抜粋箇所:
自身の体調のこまめな記録は体調管理をする上で非常に役に立つ反面、アプリを毎回開いて入力する手間や、そもそも自分に合ったアプリを探すのが大変です。

また入力の手間やアプリの相性によっては三日坊主にすらならないほど短期間で辞めてしまうこともあり、自分にあった体調情報の記録はなかなか習慣化しにくいものです。

そこでSiriとGoogle Apps Script(GAS)を利用して、Siriと対話することでその情報をGoogle SpreadSheetに保存することにしました。

Siriを使うことでHey Siriと話しかけて記録する事ができるため、朝のウトウトしていて携帯を開く気力がないときですら記録が出来る手軽さがあります。

GASを利用して自分好みの情報をSpreadSheetに保存することが出来るため、後で記録を元に好きに分析等をしやすいです。

また今回はユースケースとして体調管理にしましたが、薬の服用記録や朝食に食べたパンの数の記録など応用の幅は広いです。

使用するのはiPhoneとGoogleアカウントのみで料金がかからず、無料で出来るので非常に敷居が低いです。そうiPhoneならね。

というわけで今回やった仕組みの概要と、ベストプラクティスなどを書いて行こうと思います。

前提知識 


今回はSiriと2018年末にAppleからリリースされたアプリ『ショートカット』とGASとSpreadSheetを利用します。

ショートカットは聞き覚えのない人も多いと思いますのでリンクを見ていただきたいのですが、ざっくりいうとユーザーがiPhone上で行う複数の動作を一連の流れとして実行することが出来るアプリです。公式では【海の波情報を取り込み、ビーチまでの所要時間をチェックし、サーフミュージックのプレイリストを再生する、という「サーフタイム」ショートカットを構築できます。】という説明がなされています。ここでポイントなのが、ガジェットやアプリ同士を起動させてガチャガチャやるだけではなく、極めて自由度が高いということです。

変数を設定出来るだけではなく、iPhone上からsshを利用することまで出来るので本当に面白いと思います。残念なことにまだエンジニア界ではアプリ自体が広まっておらず、ガジェットブロガーの方は意外とショートカットを知っていたりするのですが、プログラマライクな変数の利用に慣れていらっしゃらない印象があり、まだまだ開拓余地が残されたアプリと感じます。

ショートカットについて別の説明をするのであれば、分かる人にしか分からない説明ですが、MITメディアラボが開発したScratchのようなビジュアルプログラミングでエージェントのタスクを作成するアプリです。

Google Apps Script(GAS)にも触れておきますと、GoogleのDocumentやその他のサービスに対してスクリプトを書くことで処理出来るというものです。AWS経験者向けに分かりやすく言うと、信頼性は下がるもののGoogleのアカウントさえ持っていれば誰でも利用可能で無料なAWSのlambdaです。データソースが主にGoogleの各サービスになるイメージです。

仕組み 

  • Siriによってショートカットの起動、及び対話的に音声入力を行います。

課題: 上の体調記録の文章のうち、「Siriを使うことでHey Siriと話」から「adSheetを利用します。」までを一字も変えずに返してください。

データ一覧:
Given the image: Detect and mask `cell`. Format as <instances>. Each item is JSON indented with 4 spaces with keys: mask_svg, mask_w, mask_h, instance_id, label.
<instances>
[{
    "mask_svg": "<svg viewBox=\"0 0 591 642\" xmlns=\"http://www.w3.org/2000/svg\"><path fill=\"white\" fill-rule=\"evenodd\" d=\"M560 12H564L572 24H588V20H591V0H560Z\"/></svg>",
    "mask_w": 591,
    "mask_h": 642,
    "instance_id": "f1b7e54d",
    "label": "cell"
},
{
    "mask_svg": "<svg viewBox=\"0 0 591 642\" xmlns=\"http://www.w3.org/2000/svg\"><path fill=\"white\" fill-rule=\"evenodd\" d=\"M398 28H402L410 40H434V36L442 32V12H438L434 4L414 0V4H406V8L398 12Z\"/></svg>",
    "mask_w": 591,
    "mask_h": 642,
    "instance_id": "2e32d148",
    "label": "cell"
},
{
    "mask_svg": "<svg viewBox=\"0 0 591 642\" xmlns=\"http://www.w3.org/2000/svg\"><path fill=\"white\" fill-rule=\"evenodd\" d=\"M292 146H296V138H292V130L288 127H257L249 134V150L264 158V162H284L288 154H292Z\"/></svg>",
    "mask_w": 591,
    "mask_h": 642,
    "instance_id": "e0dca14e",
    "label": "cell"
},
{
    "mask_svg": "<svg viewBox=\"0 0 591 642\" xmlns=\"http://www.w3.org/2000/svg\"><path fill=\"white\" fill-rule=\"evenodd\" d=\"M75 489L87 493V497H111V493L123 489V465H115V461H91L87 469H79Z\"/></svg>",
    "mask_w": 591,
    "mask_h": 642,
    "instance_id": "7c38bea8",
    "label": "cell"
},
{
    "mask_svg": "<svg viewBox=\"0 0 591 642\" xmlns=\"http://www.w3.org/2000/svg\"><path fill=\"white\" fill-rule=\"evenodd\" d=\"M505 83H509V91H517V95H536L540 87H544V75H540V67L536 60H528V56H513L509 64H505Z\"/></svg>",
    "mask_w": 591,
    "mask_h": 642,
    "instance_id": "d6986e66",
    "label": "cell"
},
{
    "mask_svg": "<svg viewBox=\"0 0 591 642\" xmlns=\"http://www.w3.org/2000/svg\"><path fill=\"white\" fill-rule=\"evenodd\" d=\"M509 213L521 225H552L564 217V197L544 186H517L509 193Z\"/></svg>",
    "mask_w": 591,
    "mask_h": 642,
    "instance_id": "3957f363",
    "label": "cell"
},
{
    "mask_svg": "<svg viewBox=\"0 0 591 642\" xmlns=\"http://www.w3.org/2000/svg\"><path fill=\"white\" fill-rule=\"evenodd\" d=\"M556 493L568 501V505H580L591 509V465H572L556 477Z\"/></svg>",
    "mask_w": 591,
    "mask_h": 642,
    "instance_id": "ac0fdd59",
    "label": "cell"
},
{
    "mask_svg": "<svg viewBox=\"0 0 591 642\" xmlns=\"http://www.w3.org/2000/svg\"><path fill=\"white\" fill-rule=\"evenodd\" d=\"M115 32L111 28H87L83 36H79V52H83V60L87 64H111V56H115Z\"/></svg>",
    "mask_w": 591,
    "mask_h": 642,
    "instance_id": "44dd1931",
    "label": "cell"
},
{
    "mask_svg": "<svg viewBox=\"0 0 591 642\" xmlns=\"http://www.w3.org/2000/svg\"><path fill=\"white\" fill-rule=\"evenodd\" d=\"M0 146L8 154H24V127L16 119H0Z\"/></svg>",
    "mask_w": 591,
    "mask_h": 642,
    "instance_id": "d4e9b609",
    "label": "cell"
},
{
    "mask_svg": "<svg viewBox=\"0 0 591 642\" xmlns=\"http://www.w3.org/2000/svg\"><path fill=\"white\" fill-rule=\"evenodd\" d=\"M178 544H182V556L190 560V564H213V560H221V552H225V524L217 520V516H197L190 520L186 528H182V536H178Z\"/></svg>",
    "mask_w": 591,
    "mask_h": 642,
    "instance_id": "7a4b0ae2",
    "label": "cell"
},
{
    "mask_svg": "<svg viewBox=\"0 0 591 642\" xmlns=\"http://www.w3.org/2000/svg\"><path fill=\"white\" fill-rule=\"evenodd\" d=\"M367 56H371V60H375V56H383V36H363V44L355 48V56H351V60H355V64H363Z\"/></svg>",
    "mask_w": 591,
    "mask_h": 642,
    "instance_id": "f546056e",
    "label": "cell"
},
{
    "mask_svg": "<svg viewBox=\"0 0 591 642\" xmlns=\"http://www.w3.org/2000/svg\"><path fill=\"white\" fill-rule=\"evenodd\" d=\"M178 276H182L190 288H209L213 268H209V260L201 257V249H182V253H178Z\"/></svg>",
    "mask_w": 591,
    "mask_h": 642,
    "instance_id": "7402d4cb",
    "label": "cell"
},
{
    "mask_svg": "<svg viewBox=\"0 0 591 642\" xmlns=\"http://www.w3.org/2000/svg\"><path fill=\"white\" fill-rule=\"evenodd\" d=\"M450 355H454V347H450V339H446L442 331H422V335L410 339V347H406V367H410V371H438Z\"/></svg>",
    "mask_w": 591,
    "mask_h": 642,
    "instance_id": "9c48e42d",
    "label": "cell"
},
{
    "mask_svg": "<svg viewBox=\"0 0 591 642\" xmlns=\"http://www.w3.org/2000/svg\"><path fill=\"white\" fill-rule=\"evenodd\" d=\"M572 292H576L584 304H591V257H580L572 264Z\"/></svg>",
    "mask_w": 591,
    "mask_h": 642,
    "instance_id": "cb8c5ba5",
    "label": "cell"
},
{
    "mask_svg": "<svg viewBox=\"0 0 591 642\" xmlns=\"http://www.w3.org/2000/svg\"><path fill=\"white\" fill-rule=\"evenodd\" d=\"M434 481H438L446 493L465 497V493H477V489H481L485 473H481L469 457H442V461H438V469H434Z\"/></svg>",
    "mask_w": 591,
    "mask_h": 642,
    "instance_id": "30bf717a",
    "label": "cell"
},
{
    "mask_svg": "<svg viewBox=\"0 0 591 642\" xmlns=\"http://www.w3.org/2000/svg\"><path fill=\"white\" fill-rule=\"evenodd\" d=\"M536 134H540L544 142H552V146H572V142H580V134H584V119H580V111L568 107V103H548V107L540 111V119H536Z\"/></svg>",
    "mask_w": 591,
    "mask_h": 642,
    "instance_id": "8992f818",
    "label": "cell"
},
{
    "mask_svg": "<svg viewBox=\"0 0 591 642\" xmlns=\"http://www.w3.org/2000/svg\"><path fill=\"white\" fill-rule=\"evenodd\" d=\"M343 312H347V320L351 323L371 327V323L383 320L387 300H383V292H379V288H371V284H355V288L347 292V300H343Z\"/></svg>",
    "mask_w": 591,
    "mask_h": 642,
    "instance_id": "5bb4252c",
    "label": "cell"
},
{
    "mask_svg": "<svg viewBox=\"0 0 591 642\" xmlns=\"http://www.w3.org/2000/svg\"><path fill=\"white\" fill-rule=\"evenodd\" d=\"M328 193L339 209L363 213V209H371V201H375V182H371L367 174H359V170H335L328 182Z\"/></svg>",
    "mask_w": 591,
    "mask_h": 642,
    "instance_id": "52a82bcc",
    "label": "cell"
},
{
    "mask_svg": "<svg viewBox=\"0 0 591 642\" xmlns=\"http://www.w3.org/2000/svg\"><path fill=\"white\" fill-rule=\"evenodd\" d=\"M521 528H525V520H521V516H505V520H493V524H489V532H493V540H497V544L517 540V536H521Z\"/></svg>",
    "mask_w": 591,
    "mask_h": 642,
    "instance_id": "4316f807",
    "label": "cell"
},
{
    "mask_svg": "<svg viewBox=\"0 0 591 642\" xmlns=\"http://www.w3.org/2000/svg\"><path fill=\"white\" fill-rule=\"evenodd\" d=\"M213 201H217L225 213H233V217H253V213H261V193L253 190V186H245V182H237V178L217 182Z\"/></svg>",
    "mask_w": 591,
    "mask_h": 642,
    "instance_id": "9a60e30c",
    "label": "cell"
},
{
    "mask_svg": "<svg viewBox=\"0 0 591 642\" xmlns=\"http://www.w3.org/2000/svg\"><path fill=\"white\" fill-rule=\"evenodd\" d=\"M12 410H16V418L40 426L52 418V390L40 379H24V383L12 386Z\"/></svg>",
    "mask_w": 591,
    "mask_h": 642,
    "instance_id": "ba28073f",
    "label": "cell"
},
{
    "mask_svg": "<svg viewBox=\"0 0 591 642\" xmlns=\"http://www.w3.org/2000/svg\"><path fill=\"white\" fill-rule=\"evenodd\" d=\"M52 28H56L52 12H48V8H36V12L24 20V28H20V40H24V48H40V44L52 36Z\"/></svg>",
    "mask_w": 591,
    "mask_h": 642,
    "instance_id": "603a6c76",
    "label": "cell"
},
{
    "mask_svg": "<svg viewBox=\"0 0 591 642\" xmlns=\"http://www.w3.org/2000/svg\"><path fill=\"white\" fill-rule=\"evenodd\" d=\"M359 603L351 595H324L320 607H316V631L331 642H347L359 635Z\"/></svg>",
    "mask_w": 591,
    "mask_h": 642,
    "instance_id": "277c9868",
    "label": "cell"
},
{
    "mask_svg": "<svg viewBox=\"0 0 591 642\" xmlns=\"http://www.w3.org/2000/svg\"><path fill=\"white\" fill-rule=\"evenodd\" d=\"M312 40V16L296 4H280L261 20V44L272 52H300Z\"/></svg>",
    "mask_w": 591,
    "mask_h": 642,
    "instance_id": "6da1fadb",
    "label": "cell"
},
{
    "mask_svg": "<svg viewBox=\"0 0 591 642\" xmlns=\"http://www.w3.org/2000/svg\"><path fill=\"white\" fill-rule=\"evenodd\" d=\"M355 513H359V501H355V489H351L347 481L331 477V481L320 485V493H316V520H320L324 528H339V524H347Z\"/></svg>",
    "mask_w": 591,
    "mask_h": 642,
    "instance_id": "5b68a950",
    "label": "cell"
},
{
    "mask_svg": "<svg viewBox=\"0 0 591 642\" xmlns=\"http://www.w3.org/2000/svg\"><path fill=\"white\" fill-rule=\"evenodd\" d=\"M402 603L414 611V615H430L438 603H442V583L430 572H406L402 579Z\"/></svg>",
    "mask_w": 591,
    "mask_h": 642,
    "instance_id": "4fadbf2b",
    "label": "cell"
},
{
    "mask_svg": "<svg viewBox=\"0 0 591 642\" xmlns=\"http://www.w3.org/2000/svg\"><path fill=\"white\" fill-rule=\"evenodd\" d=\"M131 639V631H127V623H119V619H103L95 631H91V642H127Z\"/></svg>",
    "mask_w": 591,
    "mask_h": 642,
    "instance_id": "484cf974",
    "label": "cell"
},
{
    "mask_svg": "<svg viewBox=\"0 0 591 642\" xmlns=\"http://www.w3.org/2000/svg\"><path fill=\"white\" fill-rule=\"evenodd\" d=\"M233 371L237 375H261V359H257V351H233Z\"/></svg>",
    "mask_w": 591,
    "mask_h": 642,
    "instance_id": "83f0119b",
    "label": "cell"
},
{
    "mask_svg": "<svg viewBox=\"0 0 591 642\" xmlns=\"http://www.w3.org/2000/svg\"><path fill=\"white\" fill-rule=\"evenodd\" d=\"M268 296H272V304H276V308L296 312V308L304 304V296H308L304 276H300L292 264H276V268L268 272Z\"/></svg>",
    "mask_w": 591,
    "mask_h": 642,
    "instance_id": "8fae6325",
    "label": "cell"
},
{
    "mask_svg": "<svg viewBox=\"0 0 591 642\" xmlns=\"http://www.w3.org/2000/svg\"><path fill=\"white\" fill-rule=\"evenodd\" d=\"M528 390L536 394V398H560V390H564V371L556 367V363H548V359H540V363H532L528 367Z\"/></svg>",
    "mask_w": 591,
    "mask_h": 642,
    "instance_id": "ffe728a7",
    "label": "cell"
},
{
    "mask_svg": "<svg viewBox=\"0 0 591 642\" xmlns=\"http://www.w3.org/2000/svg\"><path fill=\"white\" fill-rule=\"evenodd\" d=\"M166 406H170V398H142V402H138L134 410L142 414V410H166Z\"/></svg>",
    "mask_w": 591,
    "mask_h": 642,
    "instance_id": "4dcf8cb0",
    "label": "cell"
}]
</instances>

解答:
Siriを使うことでHey Siriと話しかけて記録する事ができるため、朝のウトウトしていて携帯を開く気力がないときですら記録が出来る手軽さがあります。

GASを利用して自分好みの情報をSpreadSheetに保存することが出来るため、後で記録を元に好きに分析等をしやすいです。

また今回はユースケースとして体調管理にしましたが、薬の服用記録や朝食に食べたパンの数の記録など応用の幅は広いです。

使用するのはiPhoneとGoogleアカウントのみで料金がかからず、無料で出来るので非常に敷居が低いです。そうiPhoneならね。

というわけで今回やった仕組みの概要と、ベストプラクティスなどを書いて行こうと思います。

前提知識 


今回はSiriと2018年末にAppleからリリースされたアプリ『ショートカット』とGASとSpreadSheetを利用します。